ACTION ITEM: Print out the entries exactly, and include each one.

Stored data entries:
------------------------------------------------------------
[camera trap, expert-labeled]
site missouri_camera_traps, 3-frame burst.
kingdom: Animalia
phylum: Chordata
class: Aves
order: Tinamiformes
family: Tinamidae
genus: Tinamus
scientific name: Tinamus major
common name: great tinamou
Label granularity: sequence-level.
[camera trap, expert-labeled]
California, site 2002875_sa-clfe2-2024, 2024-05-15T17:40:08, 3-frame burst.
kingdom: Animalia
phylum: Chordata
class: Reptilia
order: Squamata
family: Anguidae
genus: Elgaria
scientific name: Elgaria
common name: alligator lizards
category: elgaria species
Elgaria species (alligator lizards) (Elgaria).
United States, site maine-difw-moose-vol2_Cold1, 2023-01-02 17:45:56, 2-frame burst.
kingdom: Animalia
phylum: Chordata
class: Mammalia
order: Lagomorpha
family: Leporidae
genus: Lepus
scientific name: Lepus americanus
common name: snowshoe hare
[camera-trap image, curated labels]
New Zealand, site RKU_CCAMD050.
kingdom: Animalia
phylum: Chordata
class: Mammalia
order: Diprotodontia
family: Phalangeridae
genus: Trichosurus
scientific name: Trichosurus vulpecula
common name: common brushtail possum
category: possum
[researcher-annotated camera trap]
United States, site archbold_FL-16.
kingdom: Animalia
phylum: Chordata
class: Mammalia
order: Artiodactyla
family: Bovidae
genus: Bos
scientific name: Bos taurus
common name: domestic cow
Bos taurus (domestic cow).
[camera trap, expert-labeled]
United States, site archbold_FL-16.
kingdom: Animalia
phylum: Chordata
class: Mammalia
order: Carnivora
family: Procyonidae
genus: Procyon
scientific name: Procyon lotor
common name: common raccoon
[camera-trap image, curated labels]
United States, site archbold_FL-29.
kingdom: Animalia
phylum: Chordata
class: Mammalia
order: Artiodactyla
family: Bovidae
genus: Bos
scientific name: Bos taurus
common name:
------------------------------------------------------------
EXPECTED ANSWER:
[camera trap, expert-labeled]
site missouri_camera_traps, 3-frame burst.
kingdom: Animalia
phylum: Chordata
class: Aves
order: Tinamiformes
family: Tinamidae
genus: Tinamus
scientific name: Tinamus major
common name: great tinamou
Label granularity: sequence-level.
[camera trap, expert-labeled]
California, site 2002875_sa-clfe2-2024, 2024-05-15T17:40:08, 3-frame burst.
kingdom: Animalia
phylum: Chordata
class: Reptilia
order: Squamata
family: Anguidae
genus: Elgaria
scientific name: Elgaria
common name: alligator lizards
category: elgaria species
Elgaria species (alligator lizards) (Elgaria).
United States, site maine-difw-moose-vol2_Cold1, 2023-01-02 17:45:56, 2-frame burst.
kingdom: Animalia
phylum: Chordata
class: Mammalia
order: Lagomorpha
family: Leporidae
genus: Lepus
scientific name: Lepus americanus
common name: snowshoe hare
[camera-trap image, curated labels]
New Zealand, site RKU_CCAMD050.
kingdom: Animalia
phylum: Chordata
class: Mammalia
order: Diprotodontia
family: Phalangeridae
genus: Trichosurus
scientific name: Trichosurus vulpecula
common name: common brushtail possum
category: possum
[researcher-annotated camera trap]
United States, site archbold_FL-16.
kingdom: Animalia
phylum: Chordata
class: Mammalia
order: Artiodactyla
family: Bovidae
genus: Bos
scientific name: Bos taurus
common name: domestic cow
Bos taurus (domestic cow).
[camera trap, expert-labeled]
United States, site archbold_FL-16.
kingdom: Animalia
phylum: Chordata
class: Mammalia
order: Carnivora
family: Procyonidae
genus: Procyon
scientific name: Procyon lotor
common name: common raccoon
[camera-trap image, curated labels]
United States, site archbold_FL-29.
kingdom: Animalia
phylum: Chordata
class: Mammalia
order: Artiodactyla
family: Bovidae
genus: Bos
scientific name: Bos taurus
common name:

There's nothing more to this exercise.